- **Excerto do documento**
┌────────
Wednesday 1 May 2024

Nunca mais: como é que se vive à altura de uma missão como esta?

Imagem retirada de Vatican News (Agence France Presse)

Em 2014, num post chamado “Em círculos”, escrevia que “Aparentemente, não damos o mesmo valor a todas as vidas humanas e assim, os países europeus representados no Concelho das Nações Unidas para os Direitos Humanos podem abster-se (todos!) na votação para a abertura de um inquérito sobre alegadas violações dos direitos humanos em Gaza; aparentemente, algumas situações do género ‘nunca mais’ são justificadas, e assim os nossos governos podem continuar a apoiar e a vender armas ao governo israelita; aparentemente, cada caso é uma caso e tudo depende, portanto, existem alguns casos do género “nunca mais” em que nós cidadãos comuns podemos reservar o direito de sermos mais ‘equilibrados’ ou neutros.”

Dez anos passaram desde a publicação do meu post. E antes disso, houve mais algumas décadas de história neste caso de “nunca mais” relativo à Palestina. Apesar desta longa história de abuso (no mínimo), quando recentemente, numa conferência internacional, perguntei a uma colega de um museu do Holocausto nos Balcãs (um com a missão de “nunca mais”, claro) como estavam a lidar com a situação em Gaza, começou a responder dizendo “Mas o Hamas….”. Acho que o meu cérebro ficou bloqueado em relação ao que foi dito depois disso. Essas três palavras ecoaram alto na minha cabeça. É confortável pensar que tudo isto começou no dia 7 de Outubro. E é verdadeiramente decepcionante que os museus do Holocausto procurem este tipo de conforto.
└────────
- **Atividades**
1. Transcreva, do texto sobre o «nunca mais», o trecho entre "Dez anos passaram" e "tipo de conforto.", inclusive.
2. Prossiga a escrita do texto sobre o «nunca mais» a partir da última frase apresentada.

Entradas do conjunto de dados:
┌────────
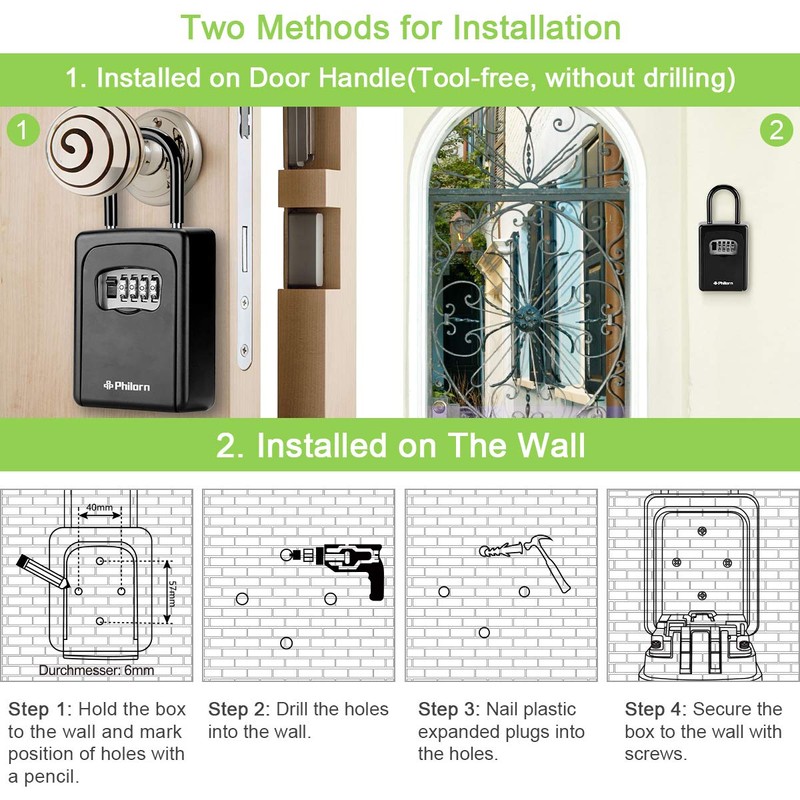 Two Methods for Installation

1. Installed on Door Handle(Tool-free, without drilling)

1

Philorn

2

Philorn

2. Installed on The Wall

40mm

57mm

Durchmesser: 6mm

Step 1: Hold the box to the wall and mark position of holes with a pencil.

Step 2: Drill the holes into the wall.

Step 3: Nail plastic expanded plugs into the holes.

Step 4: Secure the box to the wall with screws.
└────────
- **Respostas por tarefa**
1.
Dez anos passaram desde a publicação do meu post. E antes disso, houve mais algumas décadas de história neste caso de “nunca mais” relativo à Palestina. Apesar desta longa história de abuso (no mínimo), quando recentemente, numa conferência internacional, perguntei a uma colega de um museu do Holocausto nos Balcãs (um com a missão de “nunca mais”, claro) como estavam a lidar com a situação em Gaza, começou a responder dizendo “Mas o Hamas….”. Acho que o meu cérebro ficou bloqueado em relação ao que foi dito depois disso. Essas três palavras ecoaram alto na minha cabeça. É confortável pensar que tudo isto começou no dia 7 de Outubro. E é verdadeiramente decepcionante que os museus do Holocausto procurem este tipo de conforto.

2.
Uma das experiências que mais me marcou como ser humano foi a parte final da minha visita ao US Holocaust Memorial Museum (USHMM) em Washington, aquela chamada “Como prevenir um genocídio?”. Ajudou-me a entender que todos podemos fazer algo, à nossa própria escala. Acho que os dois primeiros passos eram 1. Estarmos informados e 2. Informarmos outras pessoas. Isso é algo que eu posso fazer, com certeza. Mas que o USHMM não faz. Ou melhor, mais precisamente, não faz quando se trata de Israel/Palestina. O museu considera que o Holocausto era evitável “e que, ao dar atenção aos sinais de alerta e tomar medidas precoces, indivíduos e governos podem salvar vidas. Com este conhecimento, o Centro Simon-Skjodt para a Prevenção do Genocídio trabalha para fazer pelas vítimas de genocídio hoje o que o mundo não conseguiu fazer pelos judeus da Europa nas décadas de 1930 e 1940.” Se consultarmos o relatório 2023-2024 sobre “Countries at risk of mass killings”, parte do projecto Early Warning, não encontraremos nenhuma menção a Israel/Palestina. Nunca houve. Algumas pessoas podem compreender isso, podem justificá-lo. Eu não. Não, quando um museu me diz que existe para “inspirar cidadãos e líderes em todo o mundo a confrontar o ódio, prevenir o genocídio e promover a dignidade humana”.

Mohammed Salem, World Press Photo of the Year 2024.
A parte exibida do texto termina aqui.